A Look Inside a BOW Workshop

Following is a sample list of classes available at Becoming an Outdoors-Woman workshops. To find a workshop near you, visit uwsp.edu/bow.

  • Firearm Safety and Handling
  • Fly Fishing
  • Kayaking
  • Naturalist Skills
  • Birding
  • Outdoor Self-Reliance
  • Archery and Bowhunting
  • Canoeing
  • From Field to Freezer
  • Backpacking
  • Hammock Camping
  • SCUBA Diving
  • All about Hummingbirds
  • Dutch Oven Cooking
  • Orienteering

BOW Scholarships Provide Opportunities for All Women

While each state and province works to ensure that all women are welcome to attend Becoming an Outdoors-Woman events in their area, there are times when financial hardship can stand in the way of these opportunities. Fortunately, many states have launched BOW scholarship programs to address this need. In Arkansas, the generosity of one former BOW participant is helping to ensure that cost does not prevent women from enjoying these vital outdoor experiences. "Dalena Haynes of Leola, Arkansas, had no children when she passed away in February 2015 at the age of 47, but current and future generations of outdoor enthusiasts will no doubt benefit from her passion for wildlife and the natural world," says Arkansas BOW coordinator Lea White. "Dalena, who was a former participant in the Arkansas BOW program, left a quarter of her estate to the Arkansas Game and Fish Commission to be used for BOW and the Arkansas Youth Shooting Sports Program, two of the state's most well-established efforts to get new people excited about the outdoors. In 2018, we had five women receive scholarships to attend BOW through the Dalena Gail Haynes Scholarship Fund."

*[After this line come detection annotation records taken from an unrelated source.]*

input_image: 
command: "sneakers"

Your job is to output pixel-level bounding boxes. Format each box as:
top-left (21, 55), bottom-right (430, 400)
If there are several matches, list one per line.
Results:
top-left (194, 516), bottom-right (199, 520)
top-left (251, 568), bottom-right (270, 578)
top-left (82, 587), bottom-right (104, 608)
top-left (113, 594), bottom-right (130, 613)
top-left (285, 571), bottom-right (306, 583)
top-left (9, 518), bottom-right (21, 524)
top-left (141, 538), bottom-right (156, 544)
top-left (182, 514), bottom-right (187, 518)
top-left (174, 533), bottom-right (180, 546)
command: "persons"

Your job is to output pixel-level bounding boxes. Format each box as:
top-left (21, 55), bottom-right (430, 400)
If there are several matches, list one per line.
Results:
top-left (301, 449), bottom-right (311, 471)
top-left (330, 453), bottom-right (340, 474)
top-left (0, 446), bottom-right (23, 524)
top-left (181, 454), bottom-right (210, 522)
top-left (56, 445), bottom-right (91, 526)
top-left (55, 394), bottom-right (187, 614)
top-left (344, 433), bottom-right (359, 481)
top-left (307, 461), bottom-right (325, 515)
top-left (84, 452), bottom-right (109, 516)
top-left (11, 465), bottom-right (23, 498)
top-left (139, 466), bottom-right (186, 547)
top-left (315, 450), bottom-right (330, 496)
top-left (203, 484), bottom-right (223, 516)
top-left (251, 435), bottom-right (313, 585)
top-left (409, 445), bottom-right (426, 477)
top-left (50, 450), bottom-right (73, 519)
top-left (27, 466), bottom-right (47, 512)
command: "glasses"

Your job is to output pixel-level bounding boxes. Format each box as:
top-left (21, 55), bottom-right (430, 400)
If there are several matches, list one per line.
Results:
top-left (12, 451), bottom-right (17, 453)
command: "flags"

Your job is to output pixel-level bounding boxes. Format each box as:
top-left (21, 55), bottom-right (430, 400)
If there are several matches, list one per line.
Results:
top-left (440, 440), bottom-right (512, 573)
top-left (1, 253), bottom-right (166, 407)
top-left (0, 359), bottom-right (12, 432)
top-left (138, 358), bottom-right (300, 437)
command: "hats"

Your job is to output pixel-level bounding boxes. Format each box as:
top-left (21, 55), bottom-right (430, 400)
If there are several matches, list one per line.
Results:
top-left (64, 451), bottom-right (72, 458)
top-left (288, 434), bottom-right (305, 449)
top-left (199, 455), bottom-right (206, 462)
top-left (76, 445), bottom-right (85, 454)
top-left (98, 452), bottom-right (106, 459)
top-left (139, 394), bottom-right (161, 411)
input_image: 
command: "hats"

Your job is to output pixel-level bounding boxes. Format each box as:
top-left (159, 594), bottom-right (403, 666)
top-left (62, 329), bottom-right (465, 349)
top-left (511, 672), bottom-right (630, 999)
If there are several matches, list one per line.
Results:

BOW Destinations Takes Outdoors-women Worldwide

While most Becoming an Outdoors-Woman workshops take place close to home, Wisconsin BOW has partnered with Tara Short and her company, Green Edventures Tours, to take women on new adventures far from their backyard as part of the BOW Destinations program. Short, who studied under BOW founder Dr. Christine Thomas and current BOW Director Peggy Farrell at the University of Wisconsin–Stevens Point, launched Green Edventures to help teachers take their students on educational adventures. When Short received a call to create a trip for BOW participants, it was a natural fit. "The first BOW trip was in April 2010 to La Paz, Baja Sur, Mexico," Short says. "Green Edventures now offers 10 trips per year just for women, and five of them are in partnership with BOW Destinations."

BOW Destinations offers women extraordinary outdoor experiences in unique destinations around the world, accompanied by likeminded travelers and caring and supportive guides. From snorkeling with 400 wild sea lions in Baja Mexico to hiking through Costa Rican rainforests, to rappelling off a 72-foot waterfall in Trinidad, there is truly something for every outdoorswoman.

"We provide women with the education, tools, and expert local guides to help them safely participate in outdoors adventures that most people only dream of," Short says.